--- WHAT IS NEEDED ---
Reproduce the listing below word for word, omitting the pictures.
────
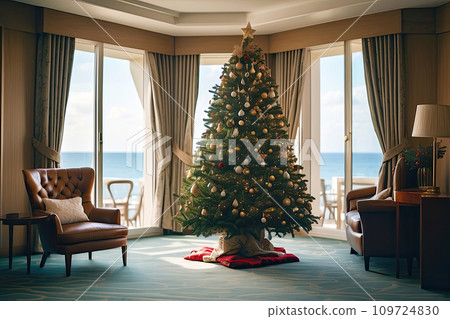 A Christmas tree is decorated on the hotel by the sea view on vacation in a tropical country with palm trees at sunset. Travel for Christmas and New Year, tour to the resort A Christmas tree is decorated on the hotel by the sea view on vacation in a tropical country with palm trees at sunset. Travel for Christmas and New Year, tour to the resort 109724830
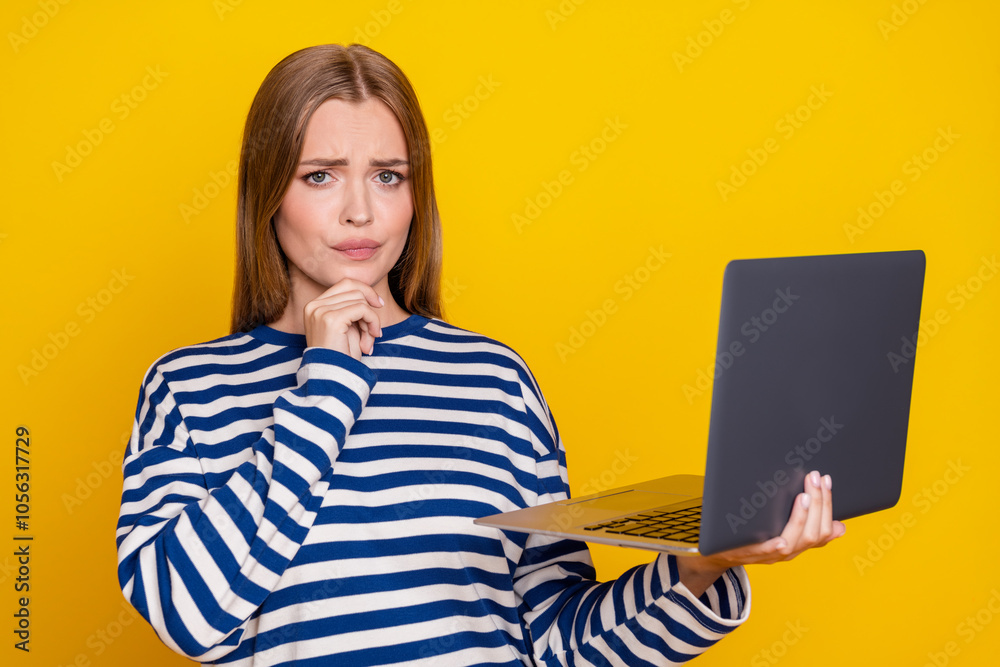 Photo of adorable cute woman wear striped stylish clothes hold gadget isolated on yellow color background Photo of adorable cute woman wear striped stylish clothes hold gadget isolated on yellow color background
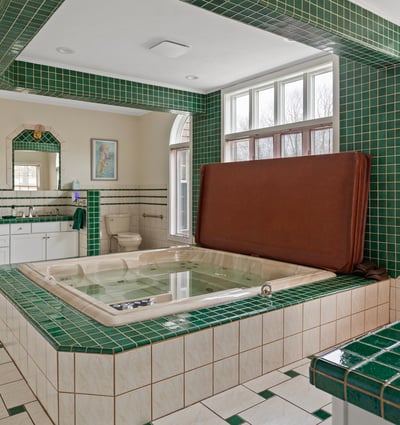 Spacious bathroom featuring unique tile work, a large jetted tub, and abundant natural light.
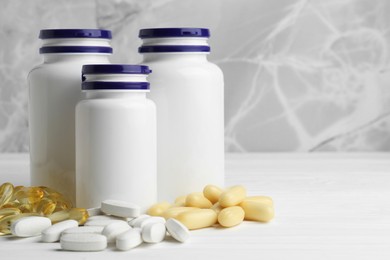 Photo of Medical bottles and pills on white wooden table, space for text
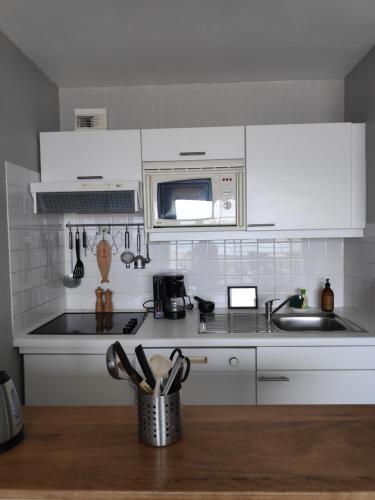 - une cuisine avec des placards blancs et des ustensiles de cuisine dans l'établissement Duplex 4 personnes - Face mer, à Bray-Dunes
────
--- FINISHED TASK ---
 A Christmas tree is decorated on the hotel by the sea view on vacation in a tropical country with palm trees at sunset. Travel for Christmas and New Year, tour to the resort A Christmas tree is decorated on the hotel by the sea view on vacation in a tropical country with palm trees at sunset. Travel for Christmas and New Year, tour to the resort 109724830
 Photo of adorable cute woman wear striped stylish clothes hold gadget isolated on yellow color background Photo of adorable cute woman wear striped stylish clothes hold gadget isolated on yellow color background
 Spacious bathroom featuring unique tile work, a large jetted tub, and abundant natural light.
 Photo of Medical bottles and pills on white wooden table, space for text
 - une cuisine avec des placards blancs et des ustensiles de cuisine dans l'établissement Duplex 4 personnes - Face mer, à Bray-Dunes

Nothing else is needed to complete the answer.